Recall that a perfect power has the form $x^m$ with $m,x\in\{2,3,\ldots\}$. Motivated by Fermat's result that the equation $x^4+y^4=z^2$ has no positive integer solution, here I ask the following question.
Question 1. Can $x^4+y^4+1$ with $x,y\in\mathbb N=\{0,1,2,\ldots\}$ be a perfect power?
Based on my computation, I conjecture that $x^4+y^4+1$ with $x,y\in\mathbb N$ can never be a perfect power.
Question 2. Can we find $x,y\in\mathbb N$ such that $x^4+y^4+1=\prod_{i=1}^kp_i^{a_i}$ for some $a_1,\ldots,a_k\in\{2,3,\ldots\}$ and distinct primes $p_1,\ldots,p_k$?

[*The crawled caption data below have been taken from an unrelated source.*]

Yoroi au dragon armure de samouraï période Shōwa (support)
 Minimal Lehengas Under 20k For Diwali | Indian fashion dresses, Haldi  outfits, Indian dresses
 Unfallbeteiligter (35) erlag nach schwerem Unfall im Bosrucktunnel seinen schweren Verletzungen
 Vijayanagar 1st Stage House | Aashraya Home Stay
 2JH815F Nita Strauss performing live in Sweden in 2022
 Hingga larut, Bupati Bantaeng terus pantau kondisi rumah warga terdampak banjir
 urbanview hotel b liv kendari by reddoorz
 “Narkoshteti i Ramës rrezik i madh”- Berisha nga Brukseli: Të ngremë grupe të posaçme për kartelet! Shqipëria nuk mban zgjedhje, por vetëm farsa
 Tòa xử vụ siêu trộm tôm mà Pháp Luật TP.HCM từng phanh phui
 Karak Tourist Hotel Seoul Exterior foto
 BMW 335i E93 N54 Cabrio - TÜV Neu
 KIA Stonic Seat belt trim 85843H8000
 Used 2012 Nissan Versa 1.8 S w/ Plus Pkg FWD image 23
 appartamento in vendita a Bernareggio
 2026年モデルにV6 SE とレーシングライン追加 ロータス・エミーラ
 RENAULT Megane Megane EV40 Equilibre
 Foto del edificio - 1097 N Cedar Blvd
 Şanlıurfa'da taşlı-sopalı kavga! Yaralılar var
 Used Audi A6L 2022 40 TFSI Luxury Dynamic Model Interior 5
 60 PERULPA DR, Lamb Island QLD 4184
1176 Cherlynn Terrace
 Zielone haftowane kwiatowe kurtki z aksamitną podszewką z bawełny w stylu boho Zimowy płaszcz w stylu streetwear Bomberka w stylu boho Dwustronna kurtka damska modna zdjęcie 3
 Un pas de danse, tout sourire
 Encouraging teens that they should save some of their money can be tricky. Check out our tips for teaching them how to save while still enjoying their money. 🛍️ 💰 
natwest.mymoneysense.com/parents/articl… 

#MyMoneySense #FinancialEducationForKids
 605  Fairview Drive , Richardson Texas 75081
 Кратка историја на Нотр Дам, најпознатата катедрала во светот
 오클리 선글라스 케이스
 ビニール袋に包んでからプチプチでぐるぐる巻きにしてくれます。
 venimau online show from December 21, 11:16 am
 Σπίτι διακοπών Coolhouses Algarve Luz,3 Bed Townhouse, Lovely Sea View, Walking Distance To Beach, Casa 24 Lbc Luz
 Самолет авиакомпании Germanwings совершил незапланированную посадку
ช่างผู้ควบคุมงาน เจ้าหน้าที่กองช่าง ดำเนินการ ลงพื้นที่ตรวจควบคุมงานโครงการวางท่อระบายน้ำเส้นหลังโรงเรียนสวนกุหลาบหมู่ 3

Via a computer I find no $x^4+y^4+1$ with $x,y\in\{0,1,\ldots,8000\}$ of the form $\prod_{i=1}^kp_i^{a_i}$ with $p_1,\ldots,p_k$ distinct primes and $a_1,\ldots,a_k\in\{2,3,\ldots\}$. Perhaps, Question 2 has a negative answer. Of course, a negative answer to Question 2 implies a negative answer to Question 1.
Your comments are welcome!